Nesse ponto, concordo plenamente com Gustave Flaubert
(como se vê, nem nessa conclusão sou original). O talentoso autor de “Madame
Bovary” (romance que ganhou instigante versão cinematográfica, dirigida por
Claude Chabrol) escreveu, a propósito: “Talento é paciência sem fim”. E não é?!
Portanto, ninguém, por mais genial que seja, produz nada que preste contando,
apenas, com certa aptidão para isso. As obras que realmente valem a pena
requerem, reitero, entre tantas e tantas outras virtudes, sensibilidade,
bom-senso, conhecimento, inteligência etc. e... paciência, claro!
Outro conceito que causa controvérsia é o de sabedoria. Há
quem confunda essa virtude com conhecimento, com cultura, com informação etc.

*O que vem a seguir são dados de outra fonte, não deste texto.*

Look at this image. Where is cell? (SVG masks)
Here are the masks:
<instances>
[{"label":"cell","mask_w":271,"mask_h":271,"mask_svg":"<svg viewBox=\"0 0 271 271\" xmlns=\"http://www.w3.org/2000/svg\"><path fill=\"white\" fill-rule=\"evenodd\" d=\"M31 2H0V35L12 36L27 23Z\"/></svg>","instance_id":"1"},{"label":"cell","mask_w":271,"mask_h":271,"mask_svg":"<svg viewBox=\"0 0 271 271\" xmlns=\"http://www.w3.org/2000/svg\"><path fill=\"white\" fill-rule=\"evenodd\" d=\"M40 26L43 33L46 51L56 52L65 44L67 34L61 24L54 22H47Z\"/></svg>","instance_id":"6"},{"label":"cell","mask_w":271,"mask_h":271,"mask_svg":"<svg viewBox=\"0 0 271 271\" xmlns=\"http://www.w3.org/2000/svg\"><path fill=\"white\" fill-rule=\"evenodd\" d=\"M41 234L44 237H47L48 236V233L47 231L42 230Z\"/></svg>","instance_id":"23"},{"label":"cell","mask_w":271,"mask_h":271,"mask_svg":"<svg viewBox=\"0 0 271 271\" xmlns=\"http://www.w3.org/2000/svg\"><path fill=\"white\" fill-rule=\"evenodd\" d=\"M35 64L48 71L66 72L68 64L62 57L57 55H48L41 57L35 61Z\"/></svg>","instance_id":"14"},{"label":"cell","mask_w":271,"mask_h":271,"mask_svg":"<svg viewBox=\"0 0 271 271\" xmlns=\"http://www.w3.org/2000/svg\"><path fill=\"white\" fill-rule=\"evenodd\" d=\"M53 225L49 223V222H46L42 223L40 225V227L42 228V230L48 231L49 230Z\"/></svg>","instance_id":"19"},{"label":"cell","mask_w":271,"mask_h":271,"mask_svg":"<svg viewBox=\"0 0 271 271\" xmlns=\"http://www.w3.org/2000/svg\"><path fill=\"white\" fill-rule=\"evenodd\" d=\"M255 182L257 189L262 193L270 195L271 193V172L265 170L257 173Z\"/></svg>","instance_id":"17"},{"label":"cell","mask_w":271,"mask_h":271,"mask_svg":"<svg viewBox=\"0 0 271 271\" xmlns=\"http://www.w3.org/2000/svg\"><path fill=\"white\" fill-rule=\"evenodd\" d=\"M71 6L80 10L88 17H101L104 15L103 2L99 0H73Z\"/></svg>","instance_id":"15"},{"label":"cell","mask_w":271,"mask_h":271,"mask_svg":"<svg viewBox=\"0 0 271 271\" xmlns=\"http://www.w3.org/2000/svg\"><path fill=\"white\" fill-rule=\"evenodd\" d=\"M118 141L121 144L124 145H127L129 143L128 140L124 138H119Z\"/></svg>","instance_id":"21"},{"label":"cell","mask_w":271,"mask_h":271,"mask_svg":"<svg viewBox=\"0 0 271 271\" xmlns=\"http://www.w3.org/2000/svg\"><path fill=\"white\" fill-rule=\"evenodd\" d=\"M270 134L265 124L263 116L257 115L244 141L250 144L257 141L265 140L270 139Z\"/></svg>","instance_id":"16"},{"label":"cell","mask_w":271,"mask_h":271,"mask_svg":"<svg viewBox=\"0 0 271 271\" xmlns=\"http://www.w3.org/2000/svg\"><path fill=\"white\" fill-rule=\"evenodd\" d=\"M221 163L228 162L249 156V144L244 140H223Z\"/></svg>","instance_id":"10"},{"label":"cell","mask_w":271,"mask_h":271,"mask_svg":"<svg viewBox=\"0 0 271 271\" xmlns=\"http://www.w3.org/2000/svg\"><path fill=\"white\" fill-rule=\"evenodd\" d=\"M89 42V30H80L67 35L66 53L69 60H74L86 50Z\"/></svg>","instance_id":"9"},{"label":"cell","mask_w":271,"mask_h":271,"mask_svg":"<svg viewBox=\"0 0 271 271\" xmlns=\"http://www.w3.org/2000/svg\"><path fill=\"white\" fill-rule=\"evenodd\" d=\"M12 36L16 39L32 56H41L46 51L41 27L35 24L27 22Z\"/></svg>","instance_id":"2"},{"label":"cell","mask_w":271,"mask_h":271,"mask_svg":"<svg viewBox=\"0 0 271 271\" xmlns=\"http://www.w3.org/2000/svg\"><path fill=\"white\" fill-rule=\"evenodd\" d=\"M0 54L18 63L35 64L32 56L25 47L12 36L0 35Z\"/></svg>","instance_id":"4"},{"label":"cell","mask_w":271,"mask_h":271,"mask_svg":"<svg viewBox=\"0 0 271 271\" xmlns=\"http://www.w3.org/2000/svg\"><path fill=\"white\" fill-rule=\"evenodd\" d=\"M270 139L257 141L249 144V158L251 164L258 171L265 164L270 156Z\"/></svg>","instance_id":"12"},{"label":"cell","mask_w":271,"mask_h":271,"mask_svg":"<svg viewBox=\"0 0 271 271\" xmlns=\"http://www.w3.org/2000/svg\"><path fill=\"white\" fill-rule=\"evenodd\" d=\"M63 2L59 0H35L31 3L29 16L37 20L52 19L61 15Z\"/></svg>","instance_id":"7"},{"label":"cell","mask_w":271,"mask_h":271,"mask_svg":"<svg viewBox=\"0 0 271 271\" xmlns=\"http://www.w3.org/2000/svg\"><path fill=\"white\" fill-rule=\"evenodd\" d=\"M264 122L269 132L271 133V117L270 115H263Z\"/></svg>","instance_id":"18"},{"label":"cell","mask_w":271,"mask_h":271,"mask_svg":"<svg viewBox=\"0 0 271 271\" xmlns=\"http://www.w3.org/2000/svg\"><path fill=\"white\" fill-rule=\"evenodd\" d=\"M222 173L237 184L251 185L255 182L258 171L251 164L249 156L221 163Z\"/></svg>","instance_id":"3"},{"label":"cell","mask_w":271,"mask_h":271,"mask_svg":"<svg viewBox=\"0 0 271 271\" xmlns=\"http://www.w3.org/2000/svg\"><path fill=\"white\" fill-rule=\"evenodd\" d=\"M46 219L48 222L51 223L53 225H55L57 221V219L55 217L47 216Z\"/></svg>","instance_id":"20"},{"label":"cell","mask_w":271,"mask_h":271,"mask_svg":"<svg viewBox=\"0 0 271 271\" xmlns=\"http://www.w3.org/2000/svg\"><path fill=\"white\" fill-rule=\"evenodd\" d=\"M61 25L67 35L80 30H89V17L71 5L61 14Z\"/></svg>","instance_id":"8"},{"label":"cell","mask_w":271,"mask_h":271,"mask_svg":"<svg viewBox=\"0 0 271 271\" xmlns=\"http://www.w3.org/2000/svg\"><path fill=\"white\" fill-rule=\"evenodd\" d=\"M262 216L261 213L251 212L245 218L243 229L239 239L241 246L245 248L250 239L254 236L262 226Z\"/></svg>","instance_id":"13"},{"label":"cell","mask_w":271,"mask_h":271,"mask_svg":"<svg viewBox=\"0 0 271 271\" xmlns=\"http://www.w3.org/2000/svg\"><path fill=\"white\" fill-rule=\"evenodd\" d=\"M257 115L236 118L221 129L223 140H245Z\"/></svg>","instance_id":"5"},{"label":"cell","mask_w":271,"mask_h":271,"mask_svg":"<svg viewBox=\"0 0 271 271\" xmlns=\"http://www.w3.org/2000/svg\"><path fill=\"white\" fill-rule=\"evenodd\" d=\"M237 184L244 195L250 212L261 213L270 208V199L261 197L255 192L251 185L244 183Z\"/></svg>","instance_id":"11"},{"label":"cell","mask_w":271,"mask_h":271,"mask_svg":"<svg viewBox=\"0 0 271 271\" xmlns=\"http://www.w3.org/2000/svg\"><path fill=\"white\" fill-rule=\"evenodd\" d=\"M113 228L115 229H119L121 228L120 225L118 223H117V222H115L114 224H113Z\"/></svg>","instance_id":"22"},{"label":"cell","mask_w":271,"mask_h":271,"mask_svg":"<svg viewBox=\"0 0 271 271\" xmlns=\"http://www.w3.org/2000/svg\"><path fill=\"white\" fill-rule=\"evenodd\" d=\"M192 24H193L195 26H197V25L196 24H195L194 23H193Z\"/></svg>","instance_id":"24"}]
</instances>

Claro que se ela vier associada a tudo isso, será bem melhor. Haverá de beirar
a genialidade. Mas não depende de nada disso. Conheço muitos analfabetos,
incapazes de desenhar um “o” e que, no entanto, têm uma sabedoria capaz de
causar inveja a Salomão. Em contrapartida, também convivo com pessoas cuja
parede está forrada de diplomas, que têm bibliotecas volumosas e muitíssima
leitura, que gozam de projeção social e são tidas como “intelectuais” que, no
entanto, não enxergam um palmo à frente do nariz. Certamente, o leitor também
conhece gente assim.
Aliás, o escritor polonês Henryk Sienkiewicz, autor do
best-seller “Quo Vadis”, ganhador do Prêmio Nobel de Literatura de 1905,
escreveu o seguinte, a esse respeito, em seu romance (pouco-conhecido) “Em
vão”: “Sábio!...Sábio!...Sábio: palavra sonora e formosa! Mas...de que nos
servirá o ser sábio, se nem sequer sabemos apertar o nó, se descuidamos da
educação de nossos filhos, se deixamos nossa mulher sem amparo, se abandonamos
nossos pais?” Isso, para mim, está longe de ser sabedoria.

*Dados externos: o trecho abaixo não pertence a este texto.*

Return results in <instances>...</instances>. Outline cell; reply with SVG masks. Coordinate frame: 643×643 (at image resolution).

Finalmente, resta abordar mais um
conceito, amiúde citado, mas pouco entendido: o da genialidade. Seria a
exacerbação da sabedoria. Gênio, pelo menos no entendimento comum, é aquele com
capacidade (intelectual, manual, ou ambas, não importa) fora do comum.

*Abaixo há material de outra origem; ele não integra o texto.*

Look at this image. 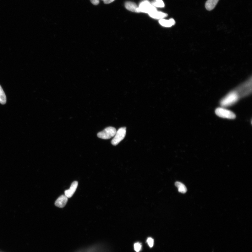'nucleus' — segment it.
Returning a JSON list of instances; mask_svg holds the SVG:
<instances>
[{"mask_svg":"<svg viewBox=\"0 0 252 252\" xmlns=\"http://www.w3.org/2000/svg\"><path fill=\"white\" fill-rule=\"evenodd\" d=\"M125 7L129 11L138 13V7L135 3L132 2H127L125 3Z\"/></svg>","mask_w":252,"mask_h":252,"instance_id":"obj_10","label":"nucleus"},{"mask_svg":"<svg viewBox=\"0 0 252 252\" xmlns=\"http://www.w3.org/2000/svg\"><path fill=\"white\" fill-rule=\"evenodd\" d=\"M175 185L178 189V191L181 193H185L187 191V189L186 186L182 183L180 182H176Z\"/></svg>","mask_w":252,"mask_h":252,"instance_id":"obj_14","label":"nucleus"},{"mask_svg":"<svg viewBox=\"0 0 252 252\" xmlns=\"http://www.w3.org/2000/svg\"><path fill=\"white\" fill-rule=\"evenodd\" d=\"M219 0H207L205 4L206 9L208 11L213 10L216 7Z\"/></svg>","mask_w":252,"mask_h":252,"instance_id":"obj_11","label":"nucleus"},{"mask_svg":"<svg viewBox=\"0 0 252 252\" xmlns=\"http://www.w3.org/2000/svg\"><path fill=\"white\" fill-rule=\"evenodd\" d=\"M149 16L154 19H162L167 16V14L157 11L149 14Z\"/></svg>","mask_w":252,"mask_h":252,"instance_id":"obj_13","label":"nucleus"},{"mask_svg":"<svg viewBox=\"0 0 252 252\" xmlns=\"http://www.w3.org/2000/svg\"><path fill=\"white\" fill-rule=\"evenodd\" d=\"M134 247L135 251L137 252H139L141 250L142 246L140 243L137 242L134 244Z\"/></svg>","mask_w":252,"mask_h":252,"instance_id":"obj_17","label":"nucleus"},{"mask_svg":"<svg viewBox=\"0 0 252 252\" xmlns=\"http://www.w3.org/2000/svg\"><path fill=\"white\" fill-rule=\"evenodd\" d=\"M240 97L236 90L230 92L220 101L221 106L223 107L232 106L238 102Z\"/></svg>","mask_w":252,"mask_h":252,"instance_id":"obj_1","label":"nucleus"},{"mask_svg":"<svg viewBox=\"0 0 252 252\" xmlns=\"http://www.w3.org/2000/svg\"><path fill=\"white\" fill-rule=\"evenodd\" d=\"M90 1L94 5H98L100 3V0H90Z\"/></svg>","mask_w":252,"mask_h":252,"instance_id":"obj_19","label":"nucleus"},{"mask_svg":"<svg viewBox=\"0 0 252 252\" xmlns=\"http://www.w3.org/2000/svg\"><path fill=\"white\" fill-rule=\"evenodd\" d=\"M156 1L152 3V5L155 7L158 8H163L165 4L162 0H156Z\"/></svg>","mask_w":252,"mask_h":252,"instance_id":"obj_16","label":"nucleus"},{"mask_svg":"<svg viewBox=\"0 0 252 252\" xmlns=\"http://www.w3.org/2000/svg\"><path fill=\"white\" fill-rule=\"evenodd\" d=\"M126 133V128L122 127L119 128L117 131L114 138L112 140L111 143L113 145L116 146L123 140Z\"/></svg>","mask_w":252,"mask_h":252,"instance_id":"obj_6","label":"nucleus"},{"mask_svg":"<svg viewBox=\"0 0 252 252\" xmlns=\"http://www.w3.org/2000/svg\"><path fill=\"white\" fill-rule=\"evenodd\" d=\"M68 201V198L65 195H62L58 198L55 203L57 207L63 208L66 205Z\"/></svg>","mask_w":252,"mask_h":252,"instance_id":"obj_9","label":"nucleus"},{"mask_svg":"<svg viewBox=\"0 0 252 252\" xmlns=\"http://www.w3.org/2000/svg\"><path fill=\"white\" fill-rule=\"evenodd\" d=\"M117 131L116 129L112 127L106 128L102 131L97 134L98 137L104 140L110 139L114 136Z\"/></svg>","mask_w":252,"mask_h":252,"instance_id":"obj_5","label":"nucleus"},{"mask_svg":"<svg viewBox=\"0 0 252 252\" xmlns=\"http://www.w3.org/2000/svg\"><path fill=\"white\" fill-rule=\"evenodd\" d=\"M78 184V183L77 181H74L71 184L70 188L69 189L66 190L64 192L65 195L68 198L72 197L73 194H74L77 188Z\"/></svg>","mask_w":252,"mask_h":252,"instance_id":"obj_8","label":"nucleus"},{"mask_svg":"<svg viewBox=\"0 0 252 252\" xmlns=\"http://www.w3.org/2000/svg\"><path fill=\"white\" fill-rule=\"evenodd\" d=\"M147 242L150 248H152L153 247L154 245V240L152 238H149L147 239Z\"/></svg>","mask_w":252,"mask_h":252,"instance_id":"obj_18","label":"nucleus"},{"mask_svg":"<svg viewBox=\"0 0 252 252\" xmlns=\"http://www.w3.org/2000/svg\"><path fill=\"white\" fill-rule=\"evenodd\" d=\"M157 11L154 6L151 4L147 0H145L140 3L138 7V12H143L149 14Z\"/></svg>","mask_w":252,"mask_h":252,"instance_id":"obj_3","label":"nucleus"},{"mask_svg":"<svg viewBox=\"0 0 252 252\" xmlns=\"http://www.w3.org/2000/svg\"><path fill=\"white\" fill-rule=\"evenodd\" d=\"M75 252H109L108 249L104 244H97L90 247L82 248Z\"/></svg>","mask_w":252,"mask_h":252,"instance_id":"obj_2","label":"nucleus"},{"mask_svg":"<svg viewBox=\"0 0 252 252\" xmlns=\"http://www.w3.org/2000/svg\"><path fill=\"white\" fill-rule=\"evenodd\" d=\"M102 1H106V0H102Z\"/></svg>","mask_w":252,"mask_h":252,"instance_id":"obj_21","label":"nucleus"},{"mask_svg":"<svg viewBox=\"0 0 252 252\" xmlns=\"http://www.w3.org/2000/svg\"><path fill=\"white\" fill-rule=\"evenodd\" d=\"M7 102V97L1 86L0 85V103L4 104Z\"/></svg>","mask_w":252,"mask_h":252,"instance_id":"obj_15","label":"nucleus"},{"mask_svg":"<svg viewBox=\"0 0 252 252\" xmlns=\"http://www.w3.org/2000/svg\"><path fill=\"white\" fill-rule=\"evenodd\" d=\"M115 1V0H106V1H104V2L106 4H108Z\"/></svg>","mask_w":252,"mask_h":252,"instance_id":"obj_20","label":"nucleus"},{"mask_svg":"<svg viewBox=\"0 0 252 252\" xmlns=\"http://www.w3.org/2000/svg\"><path fill=\"white\" fill-rule=\"evenodd\" d=\"M251 84L248 82L238 87L236 90L238 92L240 97H244L250 94L251 92Z\"/></svg>","mask_w":252,"mask_h":252,"instance_id":"obj_7","label":"nucleus"},{"mask_svg":"<svg viewBox=\"0 0 252 252\" xmlns=\"http://www.w3.org/2000/svg\"><path fill=\"white\" fill-rule=\"evenodd\" d=\"M216 114L219 117L229 119H234L236 115L234 113L223 107H218L215 111Z\"/></svg>","mask_w":252,"mask_h":252,"instance_id":"obj_4","label":"nucleus"},{"mask_svg":"<svg viewBox=\"0 0 252 252\" xmlns=\"http://www.w3.org/2000/svg\"><path fill=\"white\" fill-rule=\"evenodd\" d=\"M159 23L163 26L165 27H170L174 25L176 22L173 19L169 20H165L162 19L159 20Z\"/></svg>","mask_w":252,"mask_h":252,"instance_id":"obj_12","label":"nucleus"}]
</instances>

Convenhamos, escasseiam, no mundo, pessoas com essas características. E sempre
foi assim.
A esse propósito, recorro,
novamente, a Sienkiewicz, que coloca na boca de um personagem, no mencionado
romance “Em vão”, a seguinte observação: “No cérebro humano, o curso das idéias
pode tomar direções; numa, as idéias vão, certamente, desde o centro à
periferia; noutros, desde a periferia convergem o centro. Os primeiros tomam um
objeto como matéria de estudo, dão-lhe vida e, com o fio das experiências, o
fazem remontar à sua fonte originária. São os gênios criadores; os segundos se
agarram aos objetos e os levam a suas próprias fontes pessoais, unificando-se,
absorvendo-as, dividindo-as e classificando-as; estes são os homens de ciência.
Os primeiros, criam; os segundos, escrutam e observam. Há entre essas duas
direções uma diferença análoga à que existe entre a avareza e a prodigalidade,
entre a inspiração e a expiração”.
Pelo exposto, até é possível
entender a razão de tanta gente optar pela mediocridade (posto que
inconscientemente), quando não pela burrice explícita. É muito mais fácil! Não
exige nenhum esforço! Basta deixar as coisas acontecerem, sem interferir, e pronto.
Tem como principal característica a omissão. Ser néscio, convenhamos, não exige
nada, nada de especial. Não requer, por exemplo, talento e as virtudes a ele
associadas (sensibilidade, bom-senso, conhecimento, inteligência etc. e...
claro, paciência, muita paciência).
Chabrol tem, portanto, toda a razão do mundo em seu mal-humorado
desabafo. De fato, “a estupidez não tem limites”.